Supplied passage:
[Start of section]

4.3 Data Structures (No Full Code)

typedef struct { uint32_t *sp; uint32_t ticks; uint8_t state; } tcb_t;

4.4 Algorithm Overview

Key Algorithm: Scheduler Tick

  1. Find next READY task.
  2. Save current context.
  3. Restore next context.
  4. Continue execution.

Complexity Analysis:

  • Time: O(num_tasks)
  • Space: O(num_tasks)

5. Implementation Guide

5.1 Development Environment Setup

# Use pico-sdk or bare-metal toolchain

5.2 Project Structure

mini_os/
- src/
  - scheduler.c
  - context_switch.S
  - tasks.c
  - main.c

5.3 The Core Question You’re Answering

“How do I design a tiny OS that schedules tasks on a microcontroller?”

5.4 Concepts You Must Understand First

  1. Task control blocks
  2. Context switching
  3. Cooperative scheduling

5.5 Questions to Guide Your Design

  1. How will tasks yield control?
  2. How many tasks can fit in RAM?
  3. How will you track CPU usage per task?

5.6 Thinking Exercise

Estimate stack usage for three tasks with nested calls.

5.7 The Interview Questions They’ll Ask

  1. What is a context switch?
  2. Cooperative vs preemptive scheduling?
  3. How do you prevent stack overflow?

5.8 Hints in Layers

  • Hint 1: Start with two tasks: idle and display.
  • Hint 2: Add yield points after each update.
  • Hint 3: Add stack guard patterns.

5.9 Books That Will Help

| Topic | Book | Chapter | |——-|——|———| | Scheduling | “Operating Systems: Three Easy Pieces” | Ch. 7-9 | | Low-level C | “Effective C” | Ch. 5 |

5.10 Implementation Phases

Phase 1: Scheduler Core (1-2 weeks)

Goals: Switch between two tasks. Tasks: Implement TCB + yield. Checkpoint: LED blink tasks alternate.

Phase 2: Task Manager UI (1-2 weeks)

Goals: Display task stats. Tasks: Compute CPU usage per task. Checkpoint: UI updates at 10 Hz.

Phase 3: Robustness (2-3 weeks)

Goals: Stack guards and error handling. Tasks: Add overflow detection, idle task. Checkpoint: System runs 1 hour without crash.

5.11 Key Implementation Decisions

| Decision | Options | Recommendation | Rationale | |———-|———|—————-|———–| | Scheduler | Round-robin vs priority | Round-robin | Simpler, deterministic | | Context switch | ASM vs C | ASM | Precise control |


6. Testing Strategy

6.1 Test Categories

| Category | Purpose | Examples | |———-|———|———-| | Unit Tests | TCB logic | task state transitions | | Integration Tests | Context switch | alternating tasks | | Stress Tests | Long run | 1 hour continuous |

6.2 Critical Test Cases

  1. Yield test: tasks switch reliably.
  2. Stack guard: overflow detected.
  3. No ready task: idle task runs.

[End of section]

Raw data:
[Start of section]

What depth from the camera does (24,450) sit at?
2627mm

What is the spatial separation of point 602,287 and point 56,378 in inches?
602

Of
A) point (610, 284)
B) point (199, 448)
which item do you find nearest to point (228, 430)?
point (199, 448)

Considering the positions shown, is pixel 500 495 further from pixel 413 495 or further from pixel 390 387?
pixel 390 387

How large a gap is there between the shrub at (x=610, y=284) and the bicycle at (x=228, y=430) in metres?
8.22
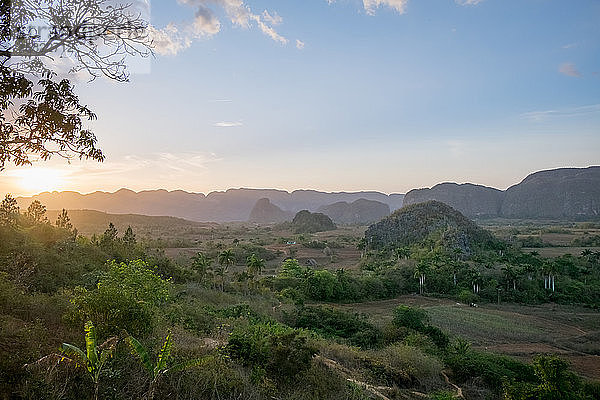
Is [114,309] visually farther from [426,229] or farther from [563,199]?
[563,199]

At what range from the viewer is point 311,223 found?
416 feet

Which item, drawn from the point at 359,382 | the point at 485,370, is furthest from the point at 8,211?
the point at 485,370

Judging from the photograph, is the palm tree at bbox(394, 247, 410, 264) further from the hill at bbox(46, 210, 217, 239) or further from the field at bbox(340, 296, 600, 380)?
the hill at bbox(46, 210, 217, 239)

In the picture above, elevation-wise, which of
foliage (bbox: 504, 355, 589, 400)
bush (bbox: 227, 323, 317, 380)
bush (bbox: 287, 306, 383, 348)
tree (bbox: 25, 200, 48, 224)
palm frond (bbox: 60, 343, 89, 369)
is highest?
tree (bbox: 25, 200, 48, 224)

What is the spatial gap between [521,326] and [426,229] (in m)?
38.1

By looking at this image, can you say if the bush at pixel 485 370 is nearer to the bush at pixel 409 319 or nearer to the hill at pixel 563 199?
the bush at pixel 409 319

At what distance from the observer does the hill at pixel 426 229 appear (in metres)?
60.3

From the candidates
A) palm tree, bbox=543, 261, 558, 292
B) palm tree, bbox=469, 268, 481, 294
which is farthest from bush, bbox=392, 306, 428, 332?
palm tree, bbox=543, 261, 558, 292

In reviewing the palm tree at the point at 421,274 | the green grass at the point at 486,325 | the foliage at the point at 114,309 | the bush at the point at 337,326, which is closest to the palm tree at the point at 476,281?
the palm tree at the point at 421,274

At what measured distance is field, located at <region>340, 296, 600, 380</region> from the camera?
77.6 feet

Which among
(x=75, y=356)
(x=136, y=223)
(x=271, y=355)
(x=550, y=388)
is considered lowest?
(x=136, y=223)

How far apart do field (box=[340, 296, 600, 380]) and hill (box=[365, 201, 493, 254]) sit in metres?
21.1

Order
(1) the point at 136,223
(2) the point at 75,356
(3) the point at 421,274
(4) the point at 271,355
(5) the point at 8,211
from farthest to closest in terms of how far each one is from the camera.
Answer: (1) the point at 136,223 → (3) the point at 421,274 → (5) the point at 8,211 → (4) the point at 271,355 → (2) the point at 75,356

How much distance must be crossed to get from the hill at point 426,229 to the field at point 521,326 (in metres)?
21.1
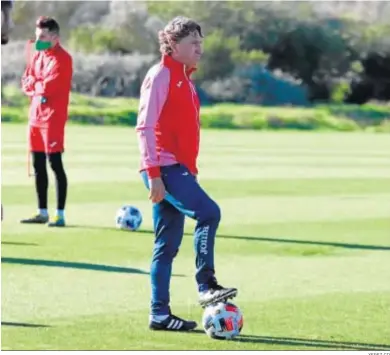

[End of section]

Exercise requirements:
**a)** In the mini OS guide, which scheduler is recommended?
**b)** List every file the mini OS guide places in the src folder of its project structure.
**c)** Transcribe the mini OS guide from "3. How do you" up to and including "after each update.".

Exercise responses:
**a)** Round-robin.

**b)** scheduler.c, context_switch.S, tasks.c, main.c

**c)**
3. How do you prevent stack overflow?

5.8 Hints in Layers

  • Hint 1: Start with two tasks: idle and display.
  • Hint 2: Add yield points after each update.